Урядник понятых молча увел с собой, Михайло один остался. Только затихли они наружи, он зашептал мне:
— Приверни лампу, Прасковьюшка, пригаси скорее.
Я пригасила. С перепугу я под его полную власть подпала.
— Это ты уж очень много пригасила. Отпусти, пусть чуть посветлее.
Я вывернула побольше. В лицо ему смотрю: сидит, как мертвец, бледный. Пристальнее пригляделась: он трясется весь. Чувствую, что словно насмерть чем-то напуган.
— Пригаси немножко, — шепчет, — пригаси, Прасковьюшка. Чуть потемнее сделай, Паня. (Опять «Паня»! Уж к тому же и Паней назвал, и белый, как в смерти, и трясется.) Вот так, хорошо, Паня. Сядь сюда. Вот сюда, напротив меня сядь, Прасковья.
Молчит. И я молчу. О Ефиме, думаю, скажет сейчас. Нашел. Тоже, знать, заметил воронье и догадался. А может, а может быть, Петрушу… Петрушу уж схватили?
— Слушай, Прасковьюшка, слышишь, — зашептал он еще тише и замолк.

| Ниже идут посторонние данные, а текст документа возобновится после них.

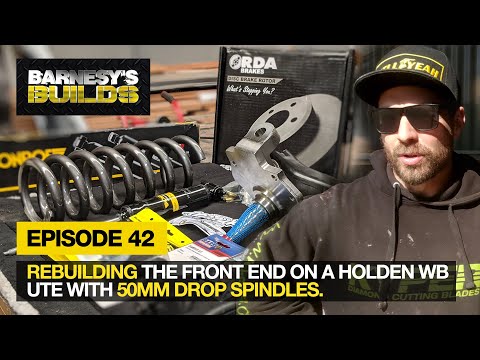 EPISODE 42 =  REBUILDING THE FRONT END ON A HOLDEN WB UTE WITH 50MM DROP SPINDLES.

Я сама не своя, шепотом отвечаю:
— Слышу.
Он мнется, слов не найдет. Уж потом, уж теперь я вот поняла, сколь трудно ему было в тот час. Да и у меня-то душа застыла, окоченела.
— Слышу, — говорю.
Руки у него трясутся, из кармана сверток достал, на стол положил, ко мне придвигает потихоньку.
— Вот, — говорит, — Прасковья, сто… сто рублей уряднику. Уряднику, Прасковья. А старшине… старшине…
— Схватили? Миша, не томи. Схватили?
— Молчи, молчи, Прасковья. Вот, вот ему, сукину сыну, сто… сто.
— А старшине? — спрашиваю. — А старшине, Миша?
Тут же я спохватилась, поняла все. Ни слова ему. Поднялась, огонь вывернула. Светло, ярко стало. Долго мы сидели с ним молча. Он глаз не смел поднять, а я смотрела на него так, что мне от него и брезгливо и жалко его, словно бы власть над ним взяла в одну секунду.
— Ну, довольно трястись! — говорю ему. — Ступай, присылай.
Не стерпел мужик. Как грохнется головой об стол, застонал. Навек врезалась в память мне эта минутка. Да и сейчас, сейчас-то я не вполне понимаю: зачем, зачем ему надо было так делать? Ведь и меня и себя он затерзал потом.
Ой, Иуда! Ой, Искариот!
Не буду я вовсе записывать об этой пакости со старшиной. Только одно — противней всего запах изо рта. Какой-то сырой и сладкий, как у мертвеца.
Вот они, «ниточки катушечные», которыми наглухо пеленают людей. Вот еще что я открою: когда я была маленькая, я видела, как резали у нас поросенка. Погладили его, почесали, потом шестеро мужиков сразу на него навалились и притиснули. Так ведь все же сила: все, что есть, напрягал он, когда почуял конец. Все-все, лишь бы сбросить, вырваться и вздохнуть последний раз.